((
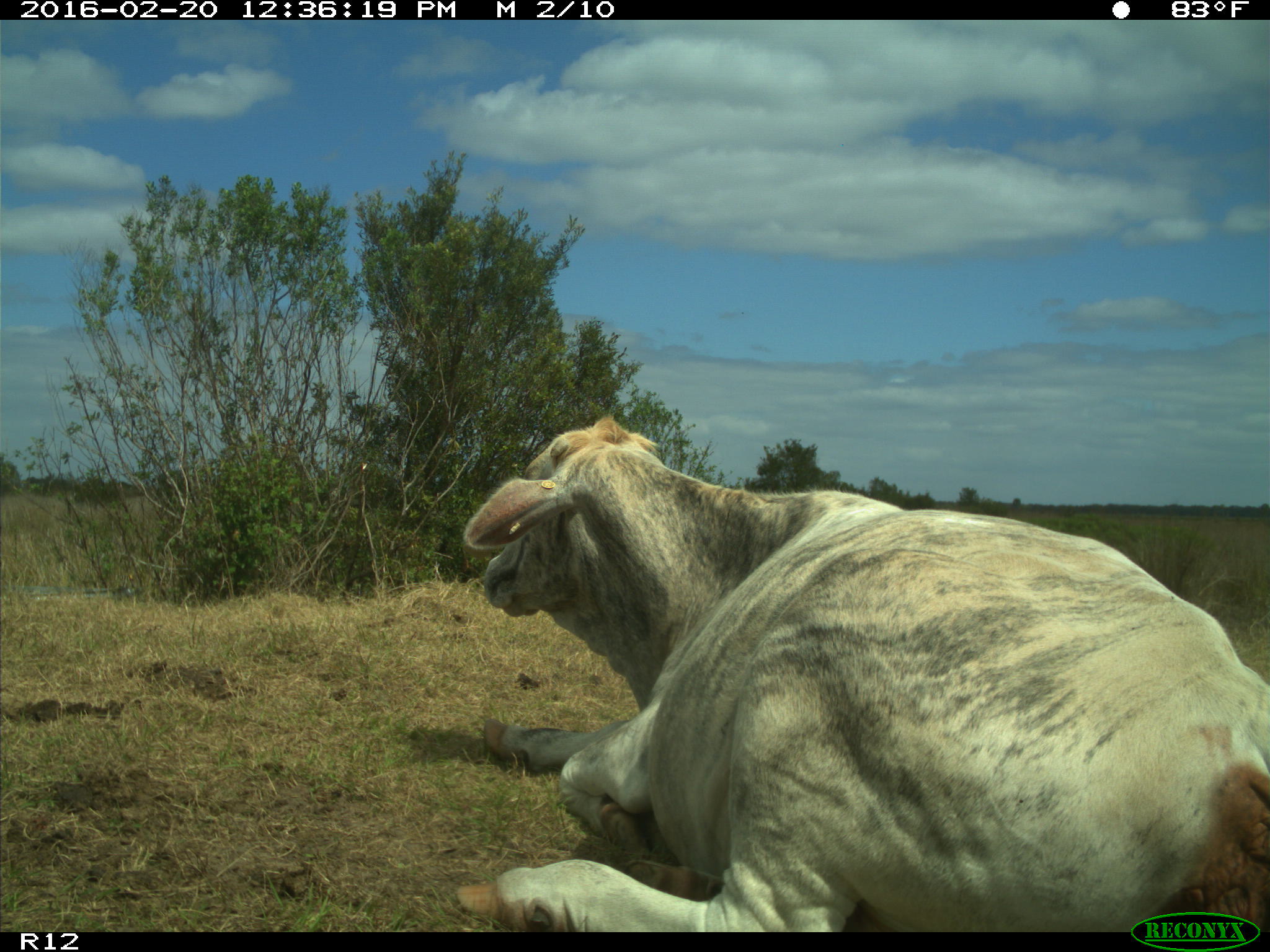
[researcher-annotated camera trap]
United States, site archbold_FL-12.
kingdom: Animalia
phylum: Chordata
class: Mammalia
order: Artiodactyla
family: Bovidae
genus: Bos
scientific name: Bos taurus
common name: domestic cow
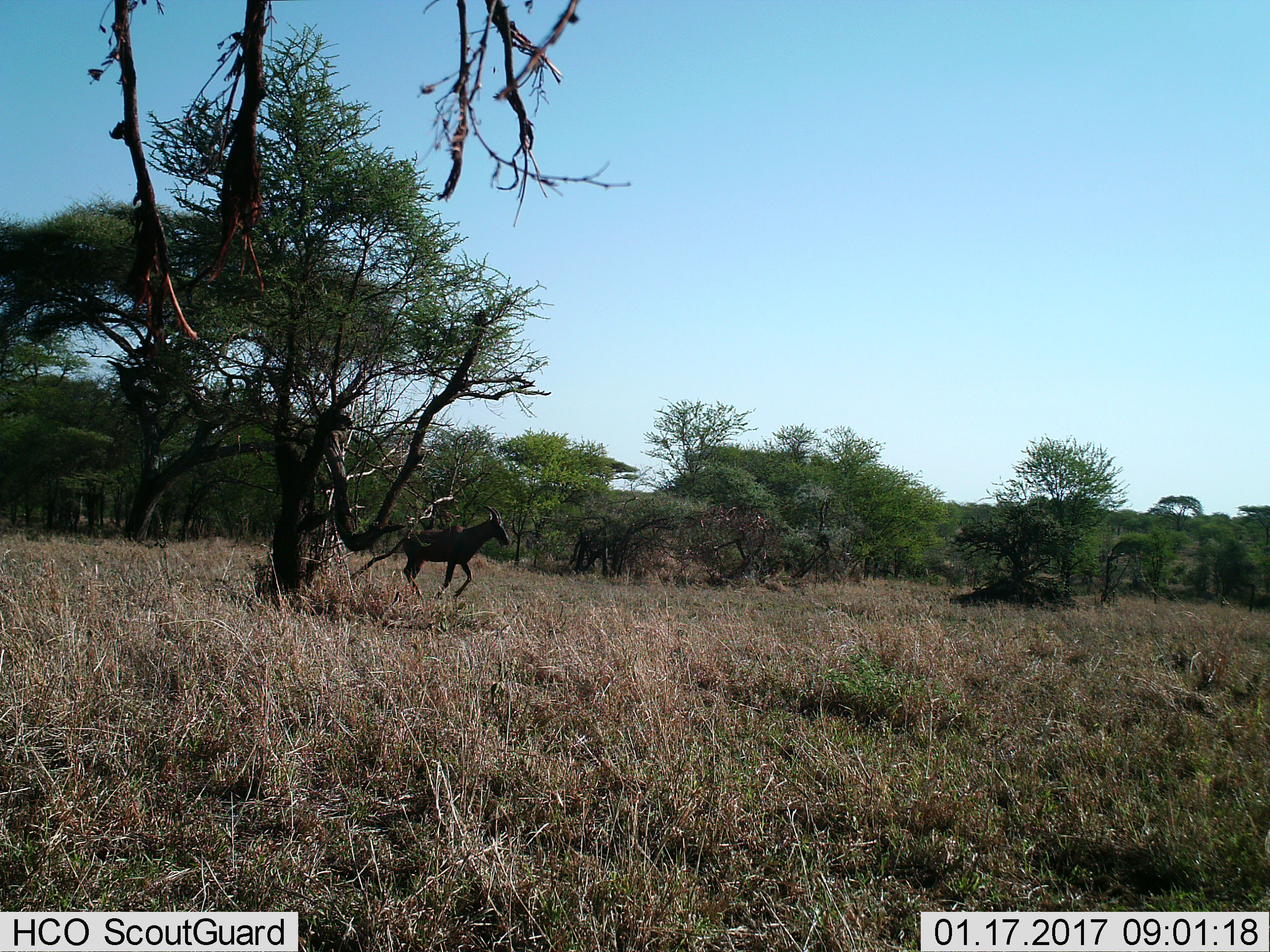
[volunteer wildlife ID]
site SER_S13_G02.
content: unidentified animal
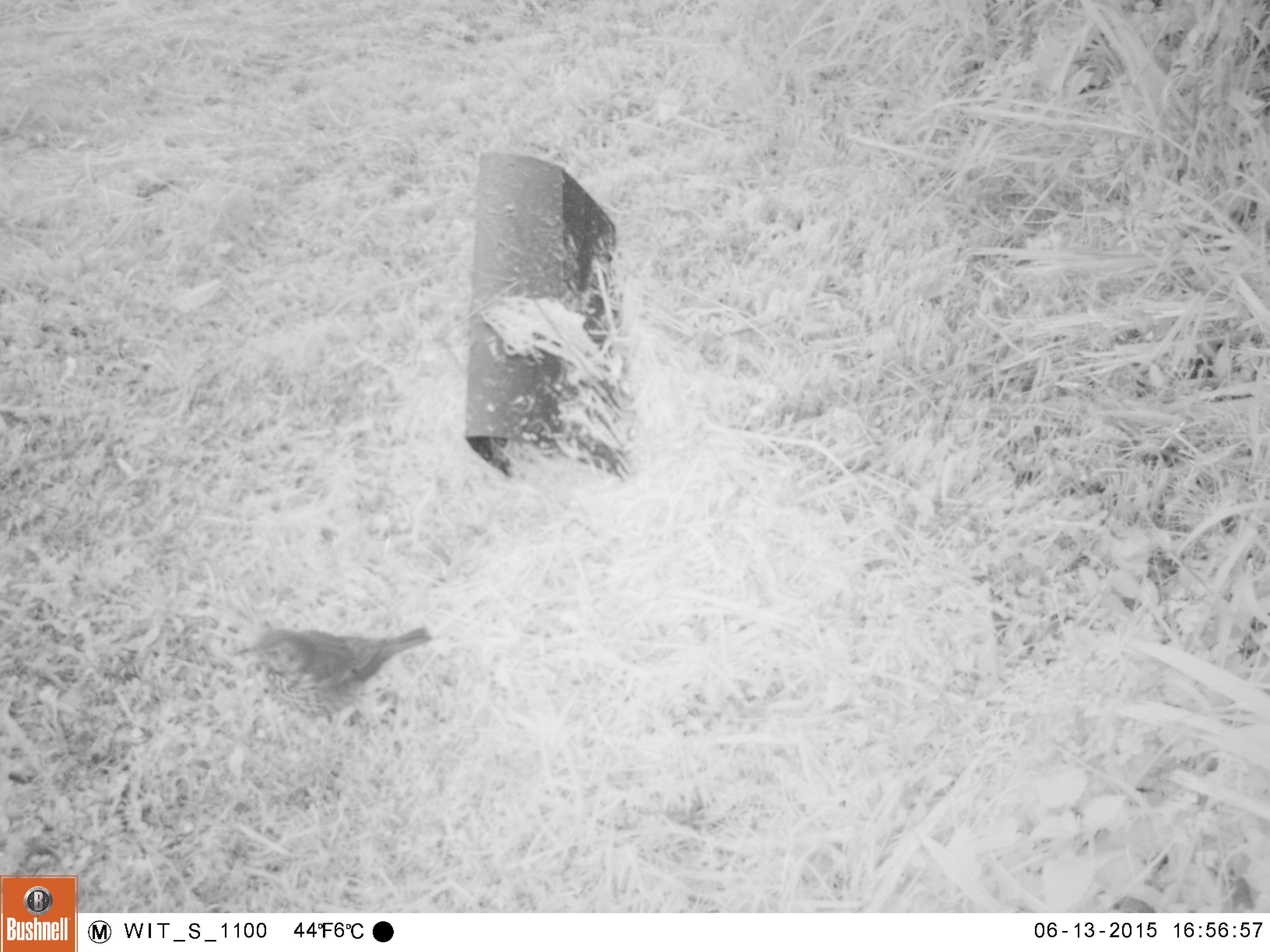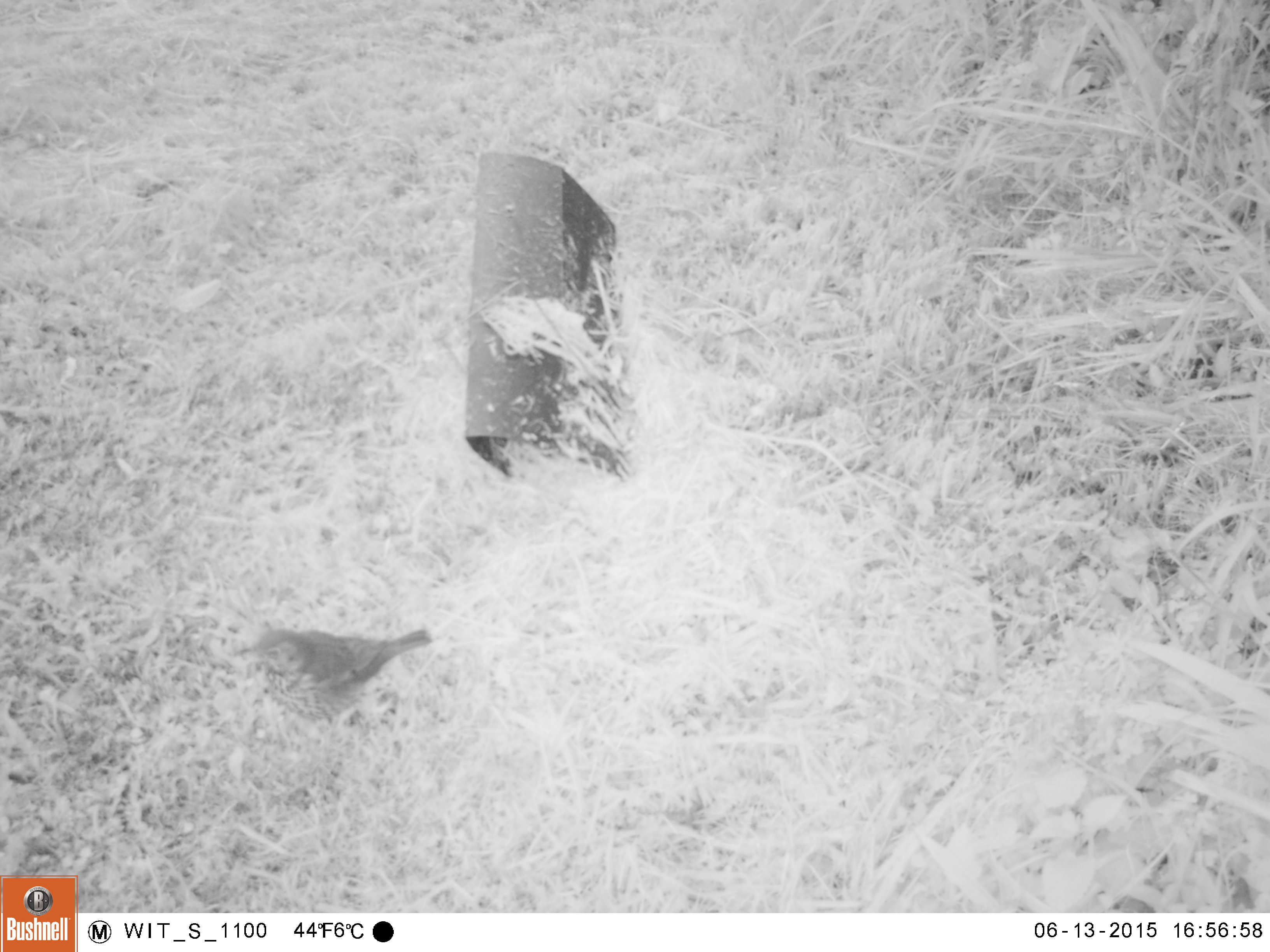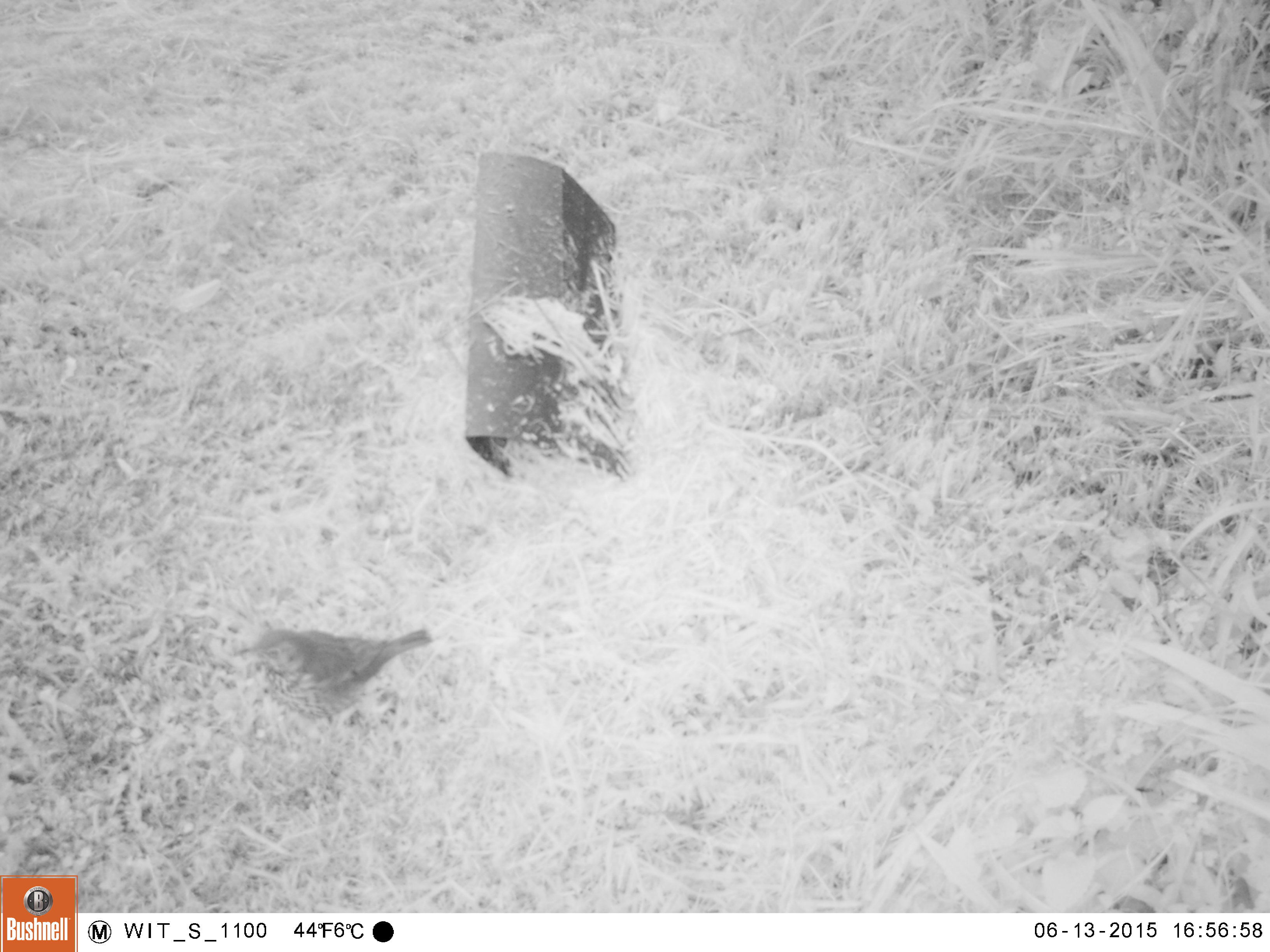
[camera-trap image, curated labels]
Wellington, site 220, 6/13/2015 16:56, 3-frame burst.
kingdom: Animalia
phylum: Chordata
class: Aves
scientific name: Aves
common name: bird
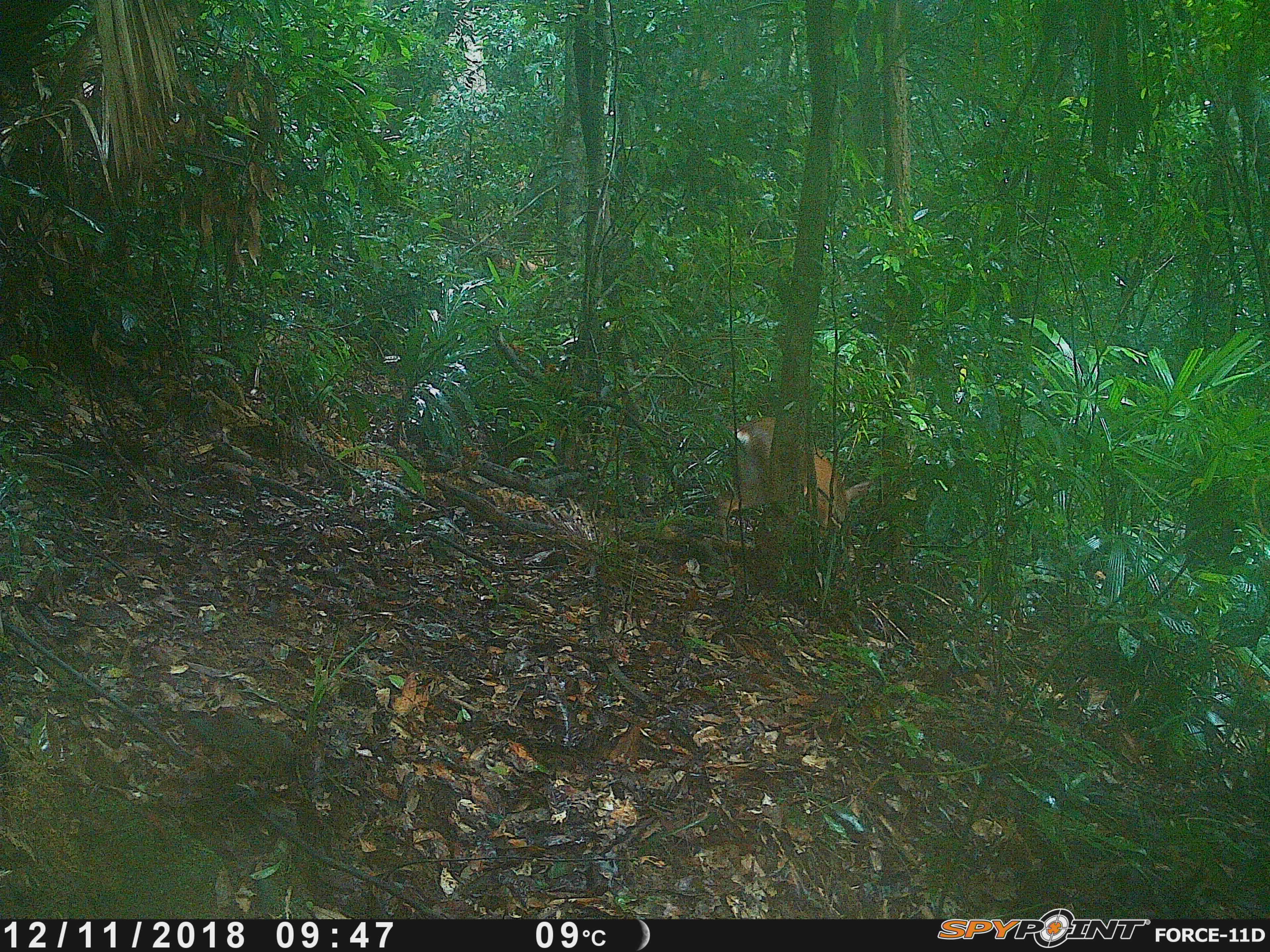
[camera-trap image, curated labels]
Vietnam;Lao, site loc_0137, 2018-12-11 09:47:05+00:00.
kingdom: Animalia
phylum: Chordata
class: Mammalia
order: Artiodactyla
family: Cervidae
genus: Muntiacus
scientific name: Muntiacus vuquangensis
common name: large-antlered muntjac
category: large antlered muntjac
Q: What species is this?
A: Large antlered muntjac (large-antlered muntjac) (Muntiacus vuquangensis).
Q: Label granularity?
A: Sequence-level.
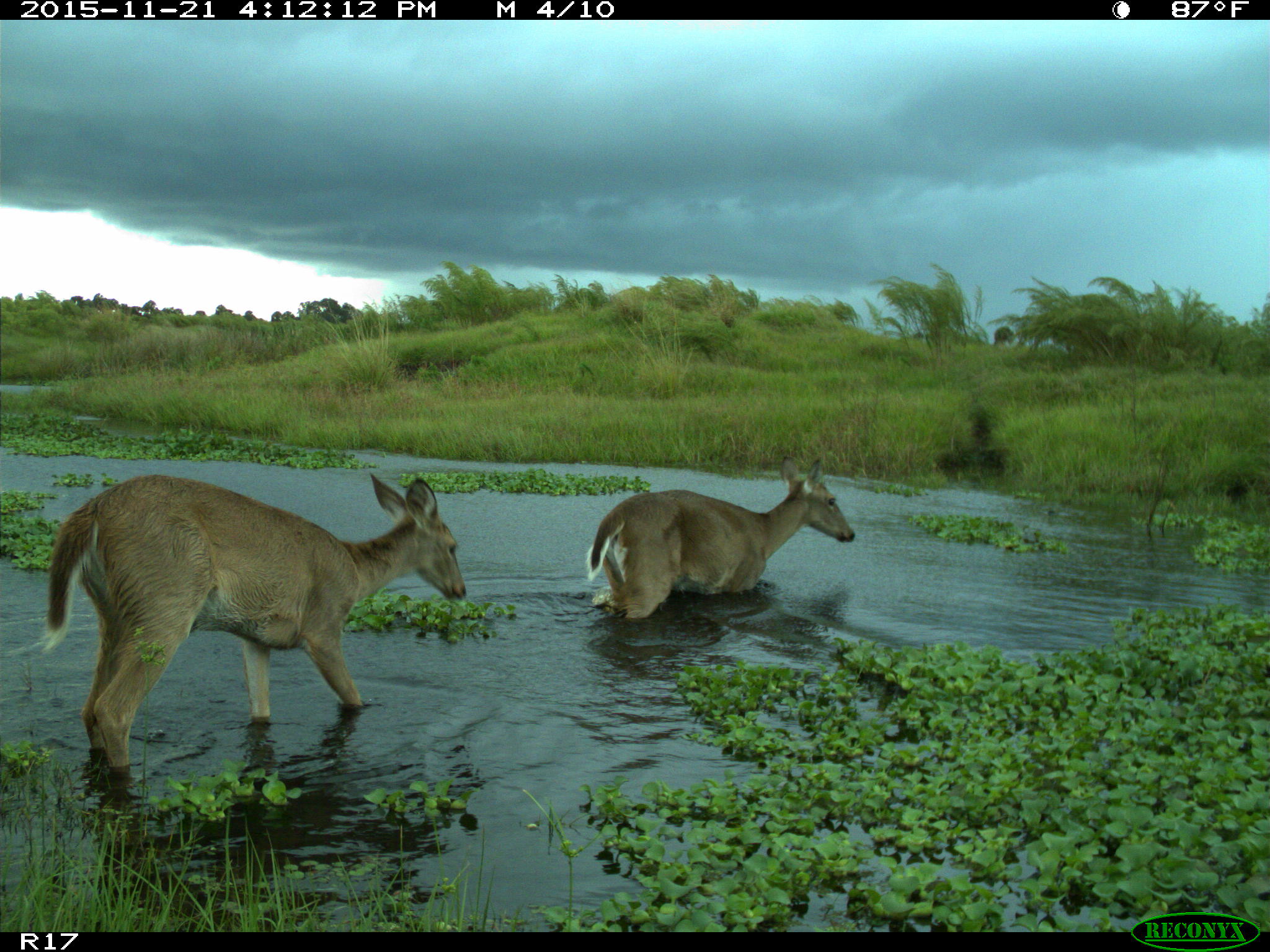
))
__Task brief__. Copy every record exactly as it appears, apart from any pictures.

__Written answer__.
[researcher-annotated camera trap]
United States, site archbold_FL-12.
kingdom: Animalia
phylum: Chordata
class: Mammalia
order: Artiodactyla
family: Bovidae
genus: Bos
scientific name: Bos taurus
common name: domestic cow
[volunteer wildlife ID]
site SER_S13_G02.
content: unidentified animal
[camera-trap image, curated labels]
Wellington, site 220, 6/13/2015 16:56, 3-frame burst.
kingdom: Animalia
phylum: Chordata
class: Aves
scientific name: Aves
common name: bird
[camera-trap image, curated labels]
Vietnam;Lao, site loc_0137, 2018-12-11 09:47:05+00:00.
kingdom: Animalia
phylum: Chordata
class: Mammalia
order: Artiodactyla
family: Cervidae
genus: Muntiacus
scientific name: Muntiacus vuquangensis
common name: large-antlered muntjac
category: large antlered muntjac
Q: What species is this?
A: Large antlered muntjac (large-antlered muntjac) (Muntiacus vuquangensis).
Q: Label granularity?
A: Sequence-level.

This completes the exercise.